Segment Start: Entries supplied

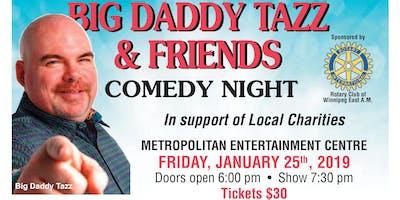 Big Daddy Tazz & Friends - 18th Annual Comedy Night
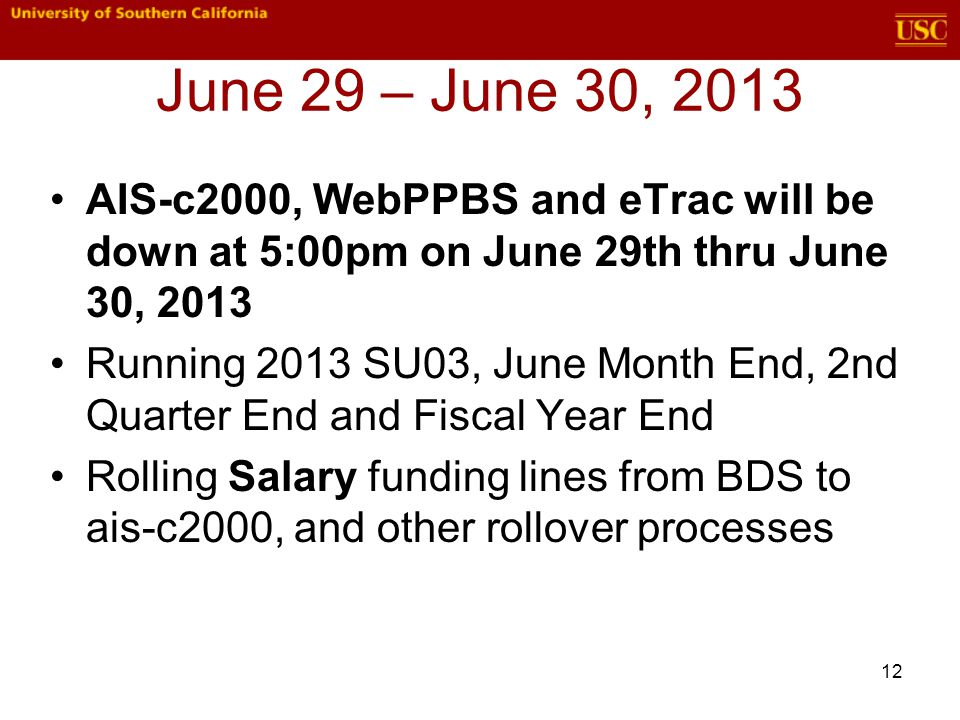 12 June 29 – June 30, 2013 AIS-c2000, WebPPBS and eTrac will be down at 5:00pm on June 29th thru June 30, 2013 Running 2013 SU03, June Month End, 2nd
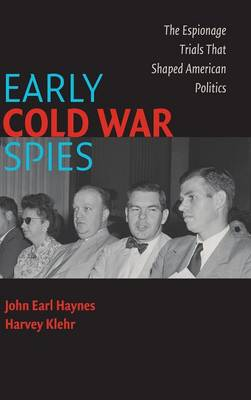 Early Cold War Spies: The Espionage Trials that Shaped American Politics - Cambridge Essential Histories (Hardback)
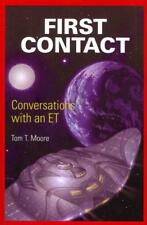 FIRST CONTACT - MOORE, TOM T. - NEW PAPERBACK BOOK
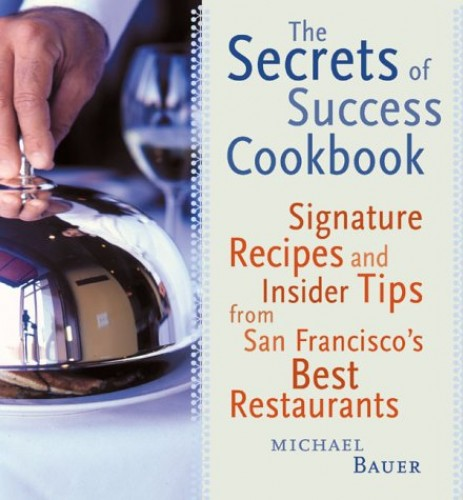 Secrets of Success Cookbook By Michael Bauer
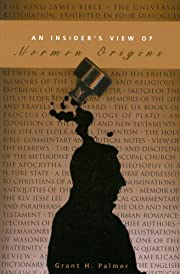 An Insider's View of Mormon Origins –…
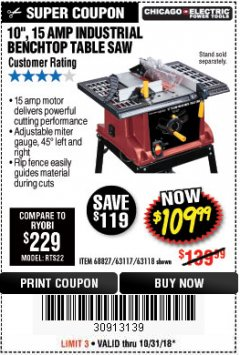 "Harbor Freight Coupon 10"", 15 AMP BENCHTOP TABLE SAW Lot No. 45804/63117/64459/63118 Expired: 10/31/18 - $109.99"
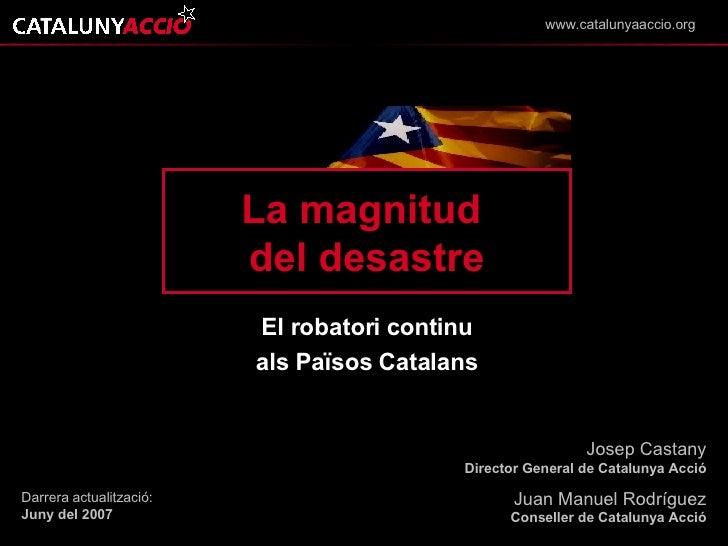 El robatori continu als Països Catalans Josep Castany Director General de Catalunya Acció Juan Manuel Rodríguez Conseller ...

Segment End: Entries supplied

Please repeat every record above exactly, leaving the pictures out.

**Reply:**
 Big Daddy Tazz & Friends - 18th Annual Comedy Night
 12 June 29 – June 30, 2013 AIS-c2000, WebPPBS and eTrac will be down at 5:00pm on June 29th thru June 30, 2013 Running 2013 SU03, June Month End, 2nd
 Early Cold War Spies: The Espionage Trials that Shaped American Politics - Cambridge Essential Histories (Hardback)
 FIRST CONTACT - MOORE, TOM T. - NEW PAPERBACK BOOK
 Secrets of Success Cookbook By Michael Bauer
 An Insider's View of Mormon Origins –…
 "Harbor Freight Coupon 10"", 15 AMP BENCHTOP TABLE SAW Lot No. 45804/63117/64459/63118 Expired: 10/31/18 - $109.99"
 El robatori continu als Països Catalans Josep Castany Director General de Catalunya Acció Juan Manuel Rodríguez Conseller ...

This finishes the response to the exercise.